Trump administration blasts 'remarkable intrusion' as Obama judge locks out Cabinet appointee
A member of President Trump's Cabinet could be locked out from his job after a troubling decision from a federal judge appointed by Barack Obama.
Saturday's ruling from New York judge Paul Engelmayer blocked Elon Musk and the Department of Government Efficiency (DOGE) from accessing the Treasury's payment system, dealing a blow to President Trump's efforts to rein in government waste.
The wording of the order is also broad enough to block Trump's Treasury Secretary Scott Bessent from accessing his own Department's data, the Justice Department said in an urgent request to end the judge's "remarkable intrusion" into the executive branch.
“Basic democratic accountability requires that every executive agency’s work be supervised by politically accountable leadership, who ultimately answer to the president,” the filing said.

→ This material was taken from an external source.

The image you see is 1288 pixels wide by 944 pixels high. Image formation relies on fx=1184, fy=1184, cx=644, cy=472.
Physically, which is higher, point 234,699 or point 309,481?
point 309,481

Obama judge BLOCKS Cabinet
Democrats have rallied behind the judge as they accuse Trump and Musk of ignoring constitutional checks and balances in a supposed "coup" - but the president and his allies say it is Engelmayer who is overstepping.
Specifically, Engelmayer's order limits access to "civil servants" in the federal bureaucracy, while barring all "political appointees."

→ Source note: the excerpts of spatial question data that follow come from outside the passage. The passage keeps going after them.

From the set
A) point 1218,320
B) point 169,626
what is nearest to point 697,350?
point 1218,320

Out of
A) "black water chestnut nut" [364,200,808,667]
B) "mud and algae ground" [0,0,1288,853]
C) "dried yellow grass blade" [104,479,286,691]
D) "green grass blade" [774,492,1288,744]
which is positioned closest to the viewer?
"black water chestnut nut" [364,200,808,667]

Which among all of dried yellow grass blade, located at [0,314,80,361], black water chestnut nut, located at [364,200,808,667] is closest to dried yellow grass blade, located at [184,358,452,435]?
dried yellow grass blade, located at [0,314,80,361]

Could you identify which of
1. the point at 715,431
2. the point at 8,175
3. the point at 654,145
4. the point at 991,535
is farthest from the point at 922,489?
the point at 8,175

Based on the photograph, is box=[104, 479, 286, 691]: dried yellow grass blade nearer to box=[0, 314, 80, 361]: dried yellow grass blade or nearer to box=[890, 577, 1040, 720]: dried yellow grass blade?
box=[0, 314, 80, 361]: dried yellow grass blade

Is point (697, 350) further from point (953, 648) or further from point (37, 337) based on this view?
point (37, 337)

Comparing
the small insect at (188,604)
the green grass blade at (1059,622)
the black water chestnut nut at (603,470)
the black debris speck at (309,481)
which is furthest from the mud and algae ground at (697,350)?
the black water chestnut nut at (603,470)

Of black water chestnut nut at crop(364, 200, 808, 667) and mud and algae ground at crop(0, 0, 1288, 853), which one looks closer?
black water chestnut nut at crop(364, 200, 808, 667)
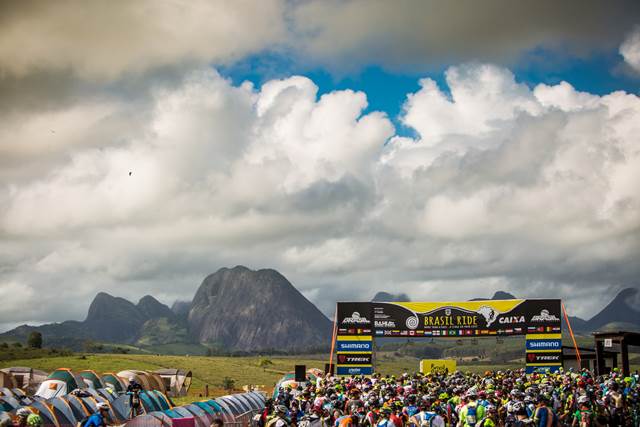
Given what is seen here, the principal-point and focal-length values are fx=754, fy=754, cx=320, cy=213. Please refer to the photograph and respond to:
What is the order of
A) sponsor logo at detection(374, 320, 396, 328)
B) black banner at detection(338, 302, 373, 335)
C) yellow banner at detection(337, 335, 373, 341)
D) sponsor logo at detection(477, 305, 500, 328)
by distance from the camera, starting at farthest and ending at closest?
sponsor logo at detection(477, 305, 500, 328) → sponsor logo at detection(374, 320, 396, 328) → black banner at detection(338, 302, 373, 335) → yellow banner at detection(337, 335, 373, 341)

That wording has troubled many observers who say it essentially puts a single district court judge in control of the executive branch.
In a scathing legal filing, the Justice Department warned Engelmayer's order places career bureaucrats above accountability from the political leadership elected by the American people.
"To the extent the Order applies to senior political appointees at Treasury, it is an extraordinary and unprecedented judicial interference with a Cabinet Secretary’s ability to oversee the Department he was constitutionally appointed to lead. Interfering with those basic functions, even for a day, will cause irreparable harm to the government," the Justice Department said.
Despite the "overbreadth" of the judge's ruling, the government is complying with its terms, the DOJ said.
Vance, Musk, Trump unload on judge
Engelmayer's decision is a victory for 19 Democratic attorneys general, including Letitia James, a longtime Trump foe who led an unprecedented "business fraud" case against Trump that notoriously had no victims.
Vice president J.D. Vance weighed in over the weekend on the Treasury dispute, blasting Engelmayer for judicial overreach that threatens the "legitimate power" of the presidency.
If a judge tried to tell a general how to conduct a military operation, that would be illegal.
If a judge tried to command the attorney general in how to use her discretion as a prosecutor, that's also illegal.
Judges aren't allowed to control the executive's legitimate power.
— JD Vance (@JDVance) February 9, 2025
Musk has called for Engelmayer's impeachment, accusing the judge of a corrupt effort to block transparency into government spending.
President Trump called the ruling "very disappointing" in an interview that aired before the Superbowl, adding, "No judge should frankly be allowed to make that kind of a decision."